__課題内容__:
自治体DXについての本文によると、住民情報に関するデータの利用手続きが複雑になっているのはなぜですか。

__本文__:
デジタル化が進み、積極的にデータが活用されるようになると、サイバー攻撃などにより住民の個人情報が流出するリスクが高くなります。

よって、セキュリティ対策の見直し・強化はDXの推進と同時に進める必要があります。

参照:自治体デジタル・トランスフォーメーション(DX)推進計画(総務省)

自治体DXの現状

自治体のDXが進まない4つの要因

①職員の自治体DXに対する理解不足

自治体職員のDXに対する理解不足や関心の薄さは、大きな課題となっています。

自治体DXの目的の1つである「更なるサービスの向上や新たな価値の創出」の実現には、従来のシステムにとらわれないアイデアが必要ですが、「DXとは何か?」を理解していないためにアイデアが出てこないという現状があります。

また、自分の業務とDXの関連性が掴めない職員も多く、DXを自治体全体へ広げることも難しくなっています。

②予算などの財政事情

自治体DX実現のために、デジタル技術を導入するには資金が必要です。

そのため、厳しい財政状況におかれている自治体は、DXに取り組もうとしないという課題があります。DXの必要性やその可能性について、理解を得ることが課題の解決に繋がるでしょう。

③住民情報に関する業務へのDX導入が困難

住民情報に関するデータは他のネットワークと分離されているため、データ利用の手続きが複雑であり、業務の効率化の壁となっています。

また、外部のサービスを利用するにも、個人情報が含まれたデータの匿名化処理が必要なため、個人を特定する業務に活用できないという課題も出てきます。

 ④個々の自治体への対応が困難

IT製品を販売する企業(ITベンダー)の立場から見て、各自治体の住民情報におけるシステムが異なっていることは、自治体DXを広げていく上での課題となります。

システムが統一されていないと、ある自治体に導入した製品を他の自治体に展するためにカスタマイズする必要が出てくるからです。

この点からも、システムの共通化の重要性が分かります。

参照:自治体DXをより加速するために何をすべきか(NRI野村総合研究所)

自治体でDXが必要とされる理由は?

__提供資料__:
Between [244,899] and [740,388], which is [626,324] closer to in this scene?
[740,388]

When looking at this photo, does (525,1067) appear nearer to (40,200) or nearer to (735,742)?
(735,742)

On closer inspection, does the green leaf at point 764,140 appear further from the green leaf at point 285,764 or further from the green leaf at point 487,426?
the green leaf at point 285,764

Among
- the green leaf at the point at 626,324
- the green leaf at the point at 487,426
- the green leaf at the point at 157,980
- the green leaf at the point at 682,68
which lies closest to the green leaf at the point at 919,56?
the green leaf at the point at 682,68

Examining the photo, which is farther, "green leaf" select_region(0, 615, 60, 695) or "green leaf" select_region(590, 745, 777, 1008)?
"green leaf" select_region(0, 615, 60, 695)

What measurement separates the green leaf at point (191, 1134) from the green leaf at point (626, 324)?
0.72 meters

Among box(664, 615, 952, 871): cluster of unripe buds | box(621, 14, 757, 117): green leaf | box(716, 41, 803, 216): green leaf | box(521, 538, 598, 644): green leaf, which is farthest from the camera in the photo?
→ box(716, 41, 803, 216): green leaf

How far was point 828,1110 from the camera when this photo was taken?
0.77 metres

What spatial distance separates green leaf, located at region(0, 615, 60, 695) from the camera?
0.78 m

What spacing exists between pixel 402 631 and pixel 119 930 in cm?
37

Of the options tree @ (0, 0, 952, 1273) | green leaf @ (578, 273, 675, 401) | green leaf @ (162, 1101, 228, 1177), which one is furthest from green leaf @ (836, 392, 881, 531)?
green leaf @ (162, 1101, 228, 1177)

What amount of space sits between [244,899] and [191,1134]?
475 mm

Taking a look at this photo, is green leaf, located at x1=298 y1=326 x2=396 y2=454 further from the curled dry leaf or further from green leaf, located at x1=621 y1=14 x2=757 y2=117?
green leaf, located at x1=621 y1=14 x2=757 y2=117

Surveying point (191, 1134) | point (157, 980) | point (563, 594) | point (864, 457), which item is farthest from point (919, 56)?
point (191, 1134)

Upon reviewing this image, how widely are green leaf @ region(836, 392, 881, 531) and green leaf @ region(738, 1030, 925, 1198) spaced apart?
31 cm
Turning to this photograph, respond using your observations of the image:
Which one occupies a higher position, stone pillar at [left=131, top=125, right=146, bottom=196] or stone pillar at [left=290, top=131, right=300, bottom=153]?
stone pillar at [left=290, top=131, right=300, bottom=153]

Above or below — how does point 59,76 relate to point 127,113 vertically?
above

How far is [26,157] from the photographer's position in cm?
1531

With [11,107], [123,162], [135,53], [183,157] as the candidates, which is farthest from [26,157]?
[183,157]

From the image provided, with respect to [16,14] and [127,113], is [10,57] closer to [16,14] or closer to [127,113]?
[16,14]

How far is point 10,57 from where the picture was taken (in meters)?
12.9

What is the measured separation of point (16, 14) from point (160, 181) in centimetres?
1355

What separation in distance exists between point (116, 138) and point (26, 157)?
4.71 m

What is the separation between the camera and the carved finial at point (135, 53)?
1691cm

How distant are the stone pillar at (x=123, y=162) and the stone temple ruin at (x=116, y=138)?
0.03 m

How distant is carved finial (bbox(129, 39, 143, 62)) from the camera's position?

__解答__:
住民情報に関するデータが他のネットワークと分離されているためです。